PROBLEM SET
1. Reproduce the conference interview word for word, between "This new year" and "logistics and manufacturing.", inclusive.
2. Proceed with the interview about the Trends in Automotive Logistics conference, picking up right after its final sentence.

The Trends in Automotive Logistics Conference 2025: You Can’t Make It Without People and Resilient Systems
- Trends
- Interview
Artificial intelligence, electromobility, regulations and fears around competition from China. The automotive sector’s future is in many respects unclear, yet despite this, it is essential for companies to develop a digital factory. Tangible tips, paths and experience are offered once again by yet another year of the Trends in Automotive Logistics conference, coming up on 20 May 2025 in Pilsen. Roman Žák, the co-founder of Aimtec and head of its advisory board, welcomes you to this event with a deep tradition and international impact.
This new year of Trends in Automotive Logistics bears a subtitle with a daring turn of phrase: “Digital. Future-Proof?” What does “-proof” here mean to you?
Whenever I’m speaking with our customers or competitors – or listening to speakers at conferences in Czechia and the German-speaking countries – everyone agrees that digitalisation has become a matter of course. And it is the ability to digitalise that has become a firm part of the demands placed on every manager in logistics and manufacturing.
However, many companies fear that resilient-yet-accessible digitalisation is an unattainable goal. Yet at the TAL conference, we show how it is possible to attain it. The key lies in systematically developing digital competencies across teams, proper reporting of BI and KPIs and high-quality master and transaction data as the foundation leading to goals such as the strategic use of AI.
In short – it’s all about people and resilient management systems. Although it’s important to have the latest technologies, if they are not deployed in their given environments in a practical, sensitive and useful way, they can’t bring you true resilience.
Roman Žák, Chairman of the Supervisory Board, Aimtec
The last few years have been truly rich in challenges. The pandemic, labour shortage, electromobility, sustainability… What is, in your eyes, the “scariest” thing out there for logistics and manufacturing?

(Stored data entries)
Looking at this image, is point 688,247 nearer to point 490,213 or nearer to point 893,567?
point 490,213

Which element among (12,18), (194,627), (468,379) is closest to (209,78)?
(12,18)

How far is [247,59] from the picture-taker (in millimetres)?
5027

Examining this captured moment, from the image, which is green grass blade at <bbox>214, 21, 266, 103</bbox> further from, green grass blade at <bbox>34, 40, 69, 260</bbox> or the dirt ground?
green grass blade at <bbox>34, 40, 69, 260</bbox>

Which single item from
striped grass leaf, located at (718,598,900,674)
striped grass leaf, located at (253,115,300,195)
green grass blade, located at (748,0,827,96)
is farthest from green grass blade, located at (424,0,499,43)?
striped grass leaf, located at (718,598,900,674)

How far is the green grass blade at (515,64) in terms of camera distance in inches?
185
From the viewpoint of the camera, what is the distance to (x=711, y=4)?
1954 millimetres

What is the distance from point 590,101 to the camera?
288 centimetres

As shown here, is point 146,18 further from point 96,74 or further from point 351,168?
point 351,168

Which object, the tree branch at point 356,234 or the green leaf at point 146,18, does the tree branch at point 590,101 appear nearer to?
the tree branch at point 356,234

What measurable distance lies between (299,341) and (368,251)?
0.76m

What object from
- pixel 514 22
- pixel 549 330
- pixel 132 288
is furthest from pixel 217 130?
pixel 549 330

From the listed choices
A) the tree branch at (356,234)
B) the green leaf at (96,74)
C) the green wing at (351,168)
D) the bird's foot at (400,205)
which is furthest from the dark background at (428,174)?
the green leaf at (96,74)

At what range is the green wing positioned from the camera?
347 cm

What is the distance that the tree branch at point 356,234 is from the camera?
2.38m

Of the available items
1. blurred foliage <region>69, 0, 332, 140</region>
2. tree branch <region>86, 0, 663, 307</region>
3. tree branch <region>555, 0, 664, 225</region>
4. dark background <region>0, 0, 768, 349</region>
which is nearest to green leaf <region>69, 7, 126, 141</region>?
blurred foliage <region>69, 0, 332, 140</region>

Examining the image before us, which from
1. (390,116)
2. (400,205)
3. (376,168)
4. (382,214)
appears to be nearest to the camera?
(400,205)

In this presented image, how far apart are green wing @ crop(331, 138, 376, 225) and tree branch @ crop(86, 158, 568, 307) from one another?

RESPONSES IN ORDER
1.
This new year of Trends in Automotive Logistics bears a subtitle with a daring turn of phrase: “Digital. Future-Proof?” What does “-proof” here mean to you?
Whenever I’m speaking with our customers or competitors – or listening to speakers at conferences in Czechia and the German-speaking countries – everyone agrees that digitalisation has become a matter of course. And it is the ability to digitalise that has become a firm part of the demands placed on every manager in logistics and manufacturing.

2.
What’s most frightening is the very uncertainty. Nobody really has any idea how things will truly work out with regulations and penalisation, infrastructure, the real sales numbers for EVs, the Chinese competition and whether and how many new projects will arrive. The only way to prepare for this unclear future is to maximise flexibility for our systems – and our teams. And this is exactly what we try to focus on every year when preparing TAL. This year once again we’ve prepared a mix of experience from real-world digitalisation projects, tech innovations and global players’ visions, which offer ways to build up a truly resilient framework for a digital factory.
We’ve maintained TAL’s tradition of joining up with German-Czech Chamber of Industry and Commerce and IHK Regensburg, thanks to which we’ve managed to cover a much wider spectrum of experience – one reaching far beyond just the Czech and German borders. Additionally, this year our guests can look forward to an expert panel discussion, through which we wish to maximise TAL’s authenticity and the topicality of information from the industry.
Which speaker from previous years do you often think about? And can you already reveal a favourite or two for this year?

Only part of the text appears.